Truth, Emotions, and Potential Evaluation Outcomes

To prepare for my evaluation I had spent nearly two months searching through my memories, talking to people from my past, and writing things down. Mostly I was looking through the lens of likely being Autistic, but I was aware that there could potentially be another explanation that I hadn’t considered or didn’t know about.

I also understood that I might not be diagnosable even if I was actually Autistic. After all, I have recently been supported enough to arrange my life in such a way that I have minimal difficulties – especially compared to how it sometimes was in my past – and section D of the DSM-V reads:

D. Symptoms cause clinically significant impairment in social, occupational, or other important areas of current functioning.

So, in order to get an official diagnosis, one has to currently experience a significant, according to the evaluator, impairment in at least one of those areas.

I did not make a separate list for section D in my notebook.

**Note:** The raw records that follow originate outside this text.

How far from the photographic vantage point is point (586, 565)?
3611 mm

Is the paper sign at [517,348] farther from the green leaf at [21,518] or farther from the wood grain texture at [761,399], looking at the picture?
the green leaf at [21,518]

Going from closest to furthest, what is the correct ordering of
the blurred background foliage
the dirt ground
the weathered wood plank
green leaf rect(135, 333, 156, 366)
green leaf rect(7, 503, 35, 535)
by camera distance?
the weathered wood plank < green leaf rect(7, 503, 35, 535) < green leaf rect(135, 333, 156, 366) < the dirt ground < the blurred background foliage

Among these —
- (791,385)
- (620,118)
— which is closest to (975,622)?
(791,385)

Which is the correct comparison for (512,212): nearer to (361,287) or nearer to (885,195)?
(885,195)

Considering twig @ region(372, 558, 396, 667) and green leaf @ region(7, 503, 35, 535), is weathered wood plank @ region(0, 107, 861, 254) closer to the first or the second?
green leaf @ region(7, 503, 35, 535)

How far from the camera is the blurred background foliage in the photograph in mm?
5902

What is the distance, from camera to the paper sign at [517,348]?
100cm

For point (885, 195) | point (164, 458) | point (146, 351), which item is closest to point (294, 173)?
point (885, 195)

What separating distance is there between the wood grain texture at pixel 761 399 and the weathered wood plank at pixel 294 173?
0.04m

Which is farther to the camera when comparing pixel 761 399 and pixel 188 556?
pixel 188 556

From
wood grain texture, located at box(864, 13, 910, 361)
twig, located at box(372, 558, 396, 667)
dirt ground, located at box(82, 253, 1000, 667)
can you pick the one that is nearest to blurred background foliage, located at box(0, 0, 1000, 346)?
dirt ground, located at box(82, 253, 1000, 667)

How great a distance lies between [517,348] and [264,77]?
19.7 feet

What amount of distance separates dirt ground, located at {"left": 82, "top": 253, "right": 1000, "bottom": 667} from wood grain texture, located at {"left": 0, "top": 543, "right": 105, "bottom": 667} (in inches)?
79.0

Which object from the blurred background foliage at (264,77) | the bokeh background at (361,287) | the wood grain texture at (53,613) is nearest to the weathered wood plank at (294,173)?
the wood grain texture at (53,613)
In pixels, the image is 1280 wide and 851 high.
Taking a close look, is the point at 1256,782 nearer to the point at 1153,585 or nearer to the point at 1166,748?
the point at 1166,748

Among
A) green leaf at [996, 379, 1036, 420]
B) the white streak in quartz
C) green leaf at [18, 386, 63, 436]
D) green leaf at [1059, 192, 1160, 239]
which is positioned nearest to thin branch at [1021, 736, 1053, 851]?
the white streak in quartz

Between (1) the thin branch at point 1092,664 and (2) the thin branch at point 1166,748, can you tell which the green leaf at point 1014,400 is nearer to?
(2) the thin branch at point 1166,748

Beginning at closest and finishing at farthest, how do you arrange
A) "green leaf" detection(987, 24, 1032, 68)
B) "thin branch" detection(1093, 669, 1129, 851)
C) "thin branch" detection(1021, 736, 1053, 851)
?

I instead included current examples that regularly caused impairment for me in my lists under the other criteria sections – dividing each of those lists into “past issues” and “current issues” for more clarity.

I had many mixed feelings during this time. Some days, primarily those days when I functioned more easily, I was convinced that I’d just be told that I was faking it all. Then all the other horrible labels from my life would be applied to me again with renewed vigor and they’d probably be true – an overwhelming prospect to consider.

Other days, the days when I was more obviously Autistic, I was convinced that there was no way I could possibly not get an autism diagnosis. Surely it was obvious and would be obvious to the doctor too!

Beyond any of that, I desperately wanted an answer and hoped that I was correct about being Autistic simply because it fit so well and explained everything so perfectly.

But, when it came down to it, I was trying to find the truth about myself.

As a Quaker, the truth had to, did, and does matter more to me than an autism diagnosis does. My feelings often got in the way of remembering that, so I made certain to remind myself frequently.

During the time of silence the weekend before my initial intake appointment, I wrote this in my journal:

I need to seek the truth and trust that the answer will fit. Be very careful to be honest with myself and Dr. A— too. Relax and trust the process of finding the truth.

Relaxing was, of course, infinitely easier said or written than done. I know folks who have very likely been misdiagnosed as not being Autistic. I know that the process is also somewhat subjective because human beings and their opinions and fallibilities are involved. I understand being skeptical and wary of needing to be judged as “autistic enough” by a, very likely, neurotypical doctor.

But, personally, I needed an official confirmation for multiple reasons. I wrote out just a few of them when I was first trying to decide if I really truly needed that official confirmation:

  1. I’m a writer and my neurology would be helpful to be aware of so that I can write authentically.
  2. I would almost certainly need accommodations if I ever needed to get a “regular” full-time job outside of the home again or if anything happened to Husband.
  3. To confirm my suspicion that autism explains the myriad/numerous difficulties I’ve had throughout my life.

Another important aspect I had to keep in mind was my mental health. The fact was that I had to try my very best to trust the process and system in order to protect my mental health. Otherwise I’m certain that I wouldn’t have been able to handle the stress and uncertainty, which were almost unbearable as it was.

I also had to carefully act with integrity while seeking the truth in order to remain consistent within my beliefs and values.

Note:

*I am in the process of writing a future post about the various necessary skills, accesses, and even privileges involved in setting up an evaluation. Not everyone is in the position of being able to manage reasonably well without an immediate diagnosis and many of those people are also not able to pursue an evaluation in the first place for various reasons.